# Suppressing a Buckmark .22 pistol...



## Hunter Blair (Mar 4, 2009)

I was curious as to how i need to go about getting my buckmark set up for a suppressor... Would i need to buy a whole new barrel for it that is already threaded or can my existing barrel be threaded? this is the model i have...


----------



## KingTiger (Mar 4, 2009)

I got the Tactical Solutions threaded barrel & AAC Aviator from BookHound on here. The Tac Sol barrel is aluminum with a steel insert so it's alot lighter than the factory barrel & balances nicely with the suppressor attached. It's also 4" which helps keep non-subsonic rounds quieter. Mine cycles CCI subsonics fine.


----------



## Speedemon (Mar 4, 2009)

Buy the Tactical Solutions 4" threaded barrel. Works great. This will keep cheap Wally World ammo subsonic. 
You can find them locally or order on the web.

** WHAT TO WORK ON **
**A.** Copy out the stretch of the Buckmark suppressor thread from "## KingTiger (Mar" through "CCI subsonics fine.", putting "stock barrel" wherever "factory barrel" appears.
**B.** Extend the Buckmark suppressor thread by writing what would come after its final sentence.
The material after the Buckmark suppressor thread is separate from it.

** DATA SEGMENT **
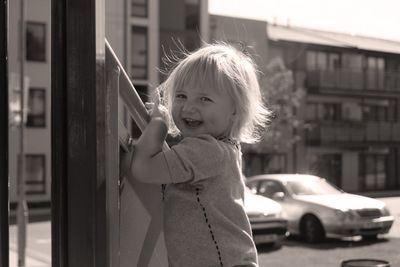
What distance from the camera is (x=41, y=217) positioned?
1568 centimetres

** EXERCISE ANSWERS **
**A.**
## KingTiger (Mar 4, 2009)

I got the Tactical Solutions threaded barrel & AAC Aviator from BookHound on here. The Tac Sol barrel is aluminum with a steel insert so it's alot lighter than the stock barrel & balances nicely with the suppressor attached. It's also 4" which helps keep non-subsonic rounds quieter. Mine cycles CCI subsonics fine.

**B.**
Buckmark's serial # is on the frame so anyone can order the barrel, no FFL needed. 
Save your barrel to reinstall if you sell, then sell Tac Sol barrel. 
2- flip trigger spring- you can find procedure on Rimfire central
3- Buy TacSol picatinny rail for mounting Red Dot.
4- Buy extra mags
You will be good to go.


----------



## georgiaboy (Mar 4, 2009)

Ditto the above.  I also bought a 4" from Polite Society (Bookhound) and I am very happy.  Mine is setup just like KingTigers.

Speed, I didn't know that trigger spring trick, but I will look it up.  Thanks!


----------



## Speedemon (Mar 4, 2009)

The Trigger flip is where you actually turn the trigger spring over 180 degrees. 
Makes trigger around 2 to 3 lb.
Instant trigger job. And you can reverse it if you don't like it.

http://www.rimfirecentral.com/forums/showthread.php?t=174356&page=4


----------



## Hunter Blair (Mar 4, 2009)

thanks guys.... gonna check into it pretty soon... just wondering how i should go about it.... thanks for the info....


----------



## georgiaboy (Mar 4, 2009)

Any of ya'll know where to get a rear sight assembly?  I bought mine used and it came with a rail only.  I might want to shoot irons one day.


----------



## Outsydlooknin75 (Mar 4, 2009)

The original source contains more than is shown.